When it comes to LLMs, first, they are the foundation of most of the chatbots where there’s lots of potential to put advertising. That’s one element.
When I think of AI and advertising performance historically, that’s where machine learning has always been the foundation for companies like Google and Meta.
Lots of interesting things are being done under the hood to apply large language models to improving performance. A lot more could still play out there, too.
Lastly, regarding advantages accruing to LLM owners, I agree.
We already talked about development of the grow-your-own AI infrastructure and then tightly integrating them together by Alphabet, Meta and Amazon.
Over time, you’ll see commoditization in models where there will be less of a moat. But something like custom silicon — such as Google’s TPUs — will remain a big strategic advantage.
Given AI’s transformation of advertising, what is your long term call on advertising?
We are entering a period where the share gains of the largest platforms are re-accelerating again. These companies are the developers of the ad tech stacks, simple as that.

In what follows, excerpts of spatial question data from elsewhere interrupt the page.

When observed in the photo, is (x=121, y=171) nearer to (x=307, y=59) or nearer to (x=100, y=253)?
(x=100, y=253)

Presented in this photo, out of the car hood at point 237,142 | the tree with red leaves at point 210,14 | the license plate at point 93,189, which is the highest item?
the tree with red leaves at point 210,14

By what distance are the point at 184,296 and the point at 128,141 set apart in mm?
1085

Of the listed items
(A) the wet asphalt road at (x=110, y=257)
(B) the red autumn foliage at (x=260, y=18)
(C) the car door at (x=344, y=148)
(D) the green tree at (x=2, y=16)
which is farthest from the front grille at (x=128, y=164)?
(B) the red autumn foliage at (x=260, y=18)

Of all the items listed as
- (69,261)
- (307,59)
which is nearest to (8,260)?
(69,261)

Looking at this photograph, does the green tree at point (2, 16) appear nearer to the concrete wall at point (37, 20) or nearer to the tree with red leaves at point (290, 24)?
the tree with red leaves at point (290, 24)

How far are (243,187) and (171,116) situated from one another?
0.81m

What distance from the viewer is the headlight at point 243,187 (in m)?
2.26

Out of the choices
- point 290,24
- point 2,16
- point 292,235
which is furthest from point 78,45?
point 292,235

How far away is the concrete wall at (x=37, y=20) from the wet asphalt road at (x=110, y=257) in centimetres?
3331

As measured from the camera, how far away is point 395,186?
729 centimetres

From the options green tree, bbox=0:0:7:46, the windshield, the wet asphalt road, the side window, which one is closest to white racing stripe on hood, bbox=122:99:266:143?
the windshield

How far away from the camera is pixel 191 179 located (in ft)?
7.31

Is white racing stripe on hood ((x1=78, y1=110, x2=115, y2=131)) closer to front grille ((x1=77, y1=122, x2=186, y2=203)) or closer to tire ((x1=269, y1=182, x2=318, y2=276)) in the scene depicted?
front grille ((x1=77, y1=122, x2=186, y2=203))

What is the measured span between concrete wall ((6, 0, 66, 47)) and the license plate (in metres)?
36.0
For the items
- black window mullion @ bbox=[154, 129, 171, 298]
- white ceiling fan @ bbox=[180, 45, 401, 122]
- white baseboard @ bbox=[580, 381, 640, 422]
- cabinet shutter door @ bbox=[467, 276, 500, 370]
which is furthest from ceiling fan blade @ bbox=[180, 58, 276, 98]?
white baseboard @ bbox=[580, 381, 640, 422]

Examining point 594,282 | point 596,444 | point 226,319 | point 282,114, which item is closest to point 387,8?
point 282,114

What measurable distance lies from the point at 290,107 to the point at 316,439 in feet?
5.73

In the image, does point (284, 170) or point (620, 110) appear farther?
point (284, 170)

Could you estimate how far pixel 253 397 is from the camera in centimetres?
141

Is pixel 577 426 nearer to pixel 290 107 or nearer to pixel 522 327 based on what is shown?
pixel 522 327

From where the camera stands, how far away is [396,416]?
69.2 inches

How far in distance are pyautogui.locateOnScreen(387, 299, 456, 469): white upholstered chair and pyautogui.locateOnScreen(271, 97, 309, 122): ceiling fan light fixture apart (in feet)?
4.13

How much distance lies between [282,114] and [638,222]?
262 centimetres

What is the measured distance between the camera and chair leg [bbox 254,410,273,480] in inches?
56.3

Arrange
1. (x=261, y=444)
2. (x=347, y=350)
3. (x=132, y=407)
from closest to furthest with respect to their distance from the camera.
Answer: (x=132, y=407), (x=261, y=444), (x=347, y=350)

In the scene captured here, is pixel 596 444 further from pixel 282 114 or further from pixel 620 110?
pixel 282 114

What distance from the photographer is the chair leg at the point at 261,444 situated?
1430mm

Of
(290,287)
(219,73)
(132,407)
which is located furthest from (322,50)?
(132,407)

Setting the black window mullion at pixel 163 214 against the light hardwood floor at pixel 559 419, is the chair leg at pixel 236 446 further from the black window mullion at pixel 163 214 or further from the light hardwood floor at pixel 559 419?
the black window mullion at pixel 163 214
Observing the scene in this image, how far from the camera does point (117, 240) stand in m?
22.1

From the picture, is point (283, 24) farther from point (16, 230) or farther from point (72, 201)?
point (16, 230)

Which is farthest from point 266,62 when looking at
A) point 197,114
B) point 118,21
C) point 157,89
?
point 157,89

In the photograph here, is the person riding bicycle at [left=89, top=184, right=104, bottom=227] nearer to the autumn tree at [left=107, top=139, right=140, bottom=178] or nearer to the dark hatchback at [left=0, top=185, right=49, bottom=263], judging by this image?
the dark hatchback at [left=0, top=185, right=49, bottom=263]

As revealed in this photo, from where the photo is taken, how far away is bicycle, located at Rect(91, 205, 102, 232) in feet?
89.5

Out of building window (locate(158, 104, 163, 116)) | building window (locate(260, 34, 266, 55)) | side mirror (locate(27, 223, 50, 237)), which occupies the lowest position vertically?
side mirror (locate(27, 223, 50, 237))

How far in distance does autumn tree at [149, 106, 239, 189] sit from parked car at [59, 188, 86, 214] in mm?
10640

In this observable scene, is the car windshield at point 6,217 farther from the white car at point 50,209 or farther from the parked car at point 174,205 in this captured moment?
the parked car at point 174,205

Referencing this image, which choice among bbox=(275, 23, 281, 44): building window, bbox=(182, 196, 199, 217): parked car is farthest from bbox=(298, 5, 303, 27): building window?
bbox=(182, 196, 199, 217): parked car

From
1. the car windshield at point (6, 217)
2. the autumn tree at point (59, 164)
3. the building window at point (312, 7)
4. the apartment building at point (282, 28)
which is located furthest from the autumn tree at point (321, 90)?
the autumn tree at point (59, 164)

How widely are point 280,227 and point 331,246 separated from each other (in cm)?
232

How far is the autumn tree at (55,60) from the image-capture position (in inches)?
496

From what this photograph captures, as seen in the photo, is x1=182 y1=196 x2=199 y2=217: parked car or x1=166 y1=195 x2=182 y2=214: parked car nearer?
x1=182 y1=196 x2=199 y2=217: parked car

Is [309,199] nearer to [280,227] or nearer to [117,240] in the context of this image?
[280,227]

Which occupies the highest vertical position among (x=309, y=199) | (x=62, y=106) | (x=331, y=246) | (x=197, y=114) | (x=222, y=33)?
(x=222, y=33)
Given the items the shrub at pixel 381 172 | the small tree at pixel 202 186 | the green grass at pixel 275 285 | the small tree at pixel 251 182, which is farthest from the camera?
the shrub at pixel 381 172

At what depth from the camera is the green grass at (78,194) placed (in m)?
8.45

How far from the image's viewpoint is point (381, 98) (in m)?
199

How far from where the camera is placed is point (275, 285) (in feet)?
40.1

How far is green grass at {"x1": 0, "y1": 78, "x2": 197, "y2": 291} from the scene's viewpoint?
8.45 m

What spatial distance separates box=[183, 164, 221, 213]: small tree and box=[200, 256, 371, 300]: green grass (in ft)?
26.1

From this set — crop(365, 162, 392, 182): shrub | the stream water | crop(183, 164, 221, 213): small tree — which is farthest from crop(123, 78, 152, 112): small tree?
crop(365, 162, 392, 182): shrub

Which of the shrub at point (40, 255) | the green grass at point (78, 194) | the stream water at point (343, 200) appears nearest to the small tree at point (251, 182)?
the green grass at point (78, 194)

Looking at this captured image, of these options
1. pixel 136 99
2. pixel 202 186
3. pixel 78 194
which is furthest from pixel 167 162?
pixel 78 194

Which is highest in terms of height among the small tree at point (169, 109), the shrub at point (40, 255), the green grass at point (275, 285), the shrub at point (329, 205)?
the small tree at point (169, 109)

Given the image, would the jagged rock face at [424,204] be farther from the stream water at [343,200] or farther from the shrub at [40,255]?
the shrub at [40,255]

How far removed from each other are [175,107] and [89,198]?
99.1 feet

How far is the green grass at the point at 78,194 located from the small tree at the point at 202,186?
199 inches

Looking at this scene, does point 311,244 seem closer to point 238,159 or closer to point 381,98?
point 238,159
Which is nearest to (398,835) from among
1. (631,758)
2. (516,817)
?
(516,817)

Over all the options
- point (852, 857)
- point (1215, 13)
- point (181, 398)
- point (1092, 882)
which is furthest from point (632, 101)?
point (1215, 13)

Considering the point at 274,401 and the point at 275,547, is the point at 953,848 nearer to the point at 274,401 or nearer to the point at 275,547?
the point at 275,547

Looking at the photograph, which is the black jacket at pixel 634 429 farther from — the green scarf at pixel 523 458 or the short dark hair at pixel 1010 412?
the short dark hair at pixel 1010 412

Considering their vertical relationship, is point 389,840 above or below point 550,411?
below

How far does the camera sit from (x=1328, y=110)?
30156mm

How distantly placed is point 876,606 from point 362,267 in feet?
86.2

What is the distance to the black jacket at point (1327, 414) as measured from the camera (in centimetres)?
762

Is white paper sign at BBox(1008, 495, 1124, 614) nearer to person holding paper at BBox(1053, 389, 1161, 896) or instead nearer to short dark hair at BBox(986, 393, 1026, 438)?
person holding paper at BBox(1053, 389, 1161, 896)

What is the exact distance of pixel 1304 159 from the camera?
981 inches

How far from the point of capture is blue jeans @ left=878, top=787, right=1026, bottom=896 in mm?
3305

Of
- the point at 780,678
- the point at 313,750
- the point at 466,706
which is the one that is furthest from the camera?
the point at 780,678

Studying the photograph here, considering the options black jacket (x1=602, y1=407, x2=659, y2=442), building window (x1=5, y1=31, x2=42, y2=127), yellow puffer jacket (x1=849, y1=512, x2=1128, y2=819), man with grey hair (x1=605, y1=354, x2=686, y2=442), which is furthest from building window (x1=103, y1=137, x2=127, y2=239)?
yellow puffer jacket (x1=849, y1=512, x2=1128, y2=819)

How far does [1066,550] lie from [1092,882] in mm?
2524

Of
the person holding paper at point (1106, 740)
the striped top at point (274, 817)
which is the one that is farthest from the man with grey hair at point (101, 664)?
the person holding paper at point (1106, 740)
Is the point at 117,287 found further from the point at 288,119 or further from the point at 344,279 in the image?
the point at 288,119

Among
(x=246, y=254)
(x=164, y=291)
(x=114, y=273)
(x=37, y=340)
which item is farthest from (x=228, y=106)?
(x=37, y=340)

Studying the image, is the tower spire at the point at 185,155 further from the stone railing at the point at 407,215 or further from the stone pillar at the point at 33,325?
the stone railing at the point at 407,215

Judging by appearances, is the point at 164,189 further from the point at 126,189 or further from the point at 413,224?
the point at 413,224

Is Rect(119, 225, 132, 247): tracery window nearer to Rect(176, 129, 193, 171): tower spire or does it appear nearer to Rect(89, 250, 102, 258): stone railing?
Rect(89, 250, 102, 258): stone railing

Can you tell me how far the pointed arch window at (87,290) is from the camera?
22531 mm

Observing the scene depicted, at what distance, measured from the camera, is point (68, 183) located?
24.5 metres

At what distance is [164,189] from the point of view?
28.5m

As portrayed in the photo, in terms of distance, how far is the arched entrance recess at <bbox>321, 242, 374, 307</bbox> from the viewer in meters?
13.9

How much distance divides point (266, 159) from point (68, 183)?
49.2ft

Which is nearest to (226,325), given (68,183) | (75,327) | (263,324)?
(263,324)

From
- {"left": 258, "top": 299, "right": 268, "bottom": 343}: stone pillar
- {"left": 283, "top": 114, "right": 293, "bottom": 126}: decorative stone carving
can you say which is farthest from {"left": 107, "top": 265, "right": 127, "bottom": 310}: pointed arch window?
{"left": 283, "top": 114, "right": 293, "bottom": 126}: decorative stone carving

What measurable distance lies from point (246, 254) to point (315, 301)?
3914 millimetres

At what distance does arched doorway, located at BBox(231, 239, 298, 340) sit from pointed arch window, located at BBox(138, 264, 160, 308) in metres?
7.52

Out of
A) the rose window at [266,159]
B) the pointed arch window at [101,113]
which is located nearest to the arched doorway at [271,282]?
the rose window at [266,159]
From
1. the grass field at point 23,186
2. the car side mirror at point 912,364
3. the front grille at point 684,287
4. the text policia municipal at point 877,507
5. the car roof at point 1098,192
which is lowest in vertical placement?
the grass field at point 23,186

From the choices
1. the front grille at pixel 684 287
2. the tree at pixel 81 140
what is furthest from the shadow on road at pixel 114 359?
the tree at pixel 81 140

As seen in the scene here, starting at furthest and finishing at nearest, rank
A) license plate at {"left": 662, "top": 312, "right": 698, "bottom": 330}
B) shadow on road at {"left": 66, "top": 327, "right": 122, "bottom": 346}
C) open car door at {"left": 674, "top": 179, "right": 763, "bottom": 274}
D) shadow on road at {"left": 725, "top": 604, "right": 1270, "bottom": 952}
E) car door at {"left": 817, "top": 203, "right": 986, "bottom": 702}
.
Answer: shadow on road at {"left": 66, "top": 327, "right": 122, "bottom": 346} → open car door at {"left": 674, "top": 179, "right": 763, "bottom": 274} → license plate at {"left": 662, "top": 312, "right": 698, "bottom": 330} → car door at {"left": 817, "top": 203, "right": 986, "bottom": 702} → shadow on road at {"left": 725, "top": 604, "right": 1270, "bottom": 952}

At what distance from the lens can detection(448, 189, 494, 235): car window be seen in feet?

Digital advertising has always been an enormous revenue source of the entire Internet and most communication systems, in general.
AI is now manifesting itself as a human experience in a chatbot, in an agent and as a personal assistant. AI is going to have some massive unlocks that I don’t think we fully grasp yet. If it’s going to be in the mainstream via billions of consumers, advertising is certainly going to be there.
Is there an opportunity for independent ad tech?
I think independent ad tech is going through another difficult period right now as those share gains coalesce around the big platforms. The recent Halcyon times for independent ad tech was “late Covid” when digital ad budgets were still going through the roof because of so much commerce-at-home behavior.
That’s essentially reversed over the past few years. Independent ad tech as well as Snapchat, Pinterest and Reddit have a natural headwind against them.
The second thing independent ad tech is going to go through is this agentic revolution.
The big conversation right now begins with products like The Trade Desk’s which was built specifically for manual control and precision — and the ability of a trader to create sophisticated campaigns and execute them themselves. AI does the opposite.
Independent ad tech could be one of the most dramatically changed areas of digital advertising as a result of AI.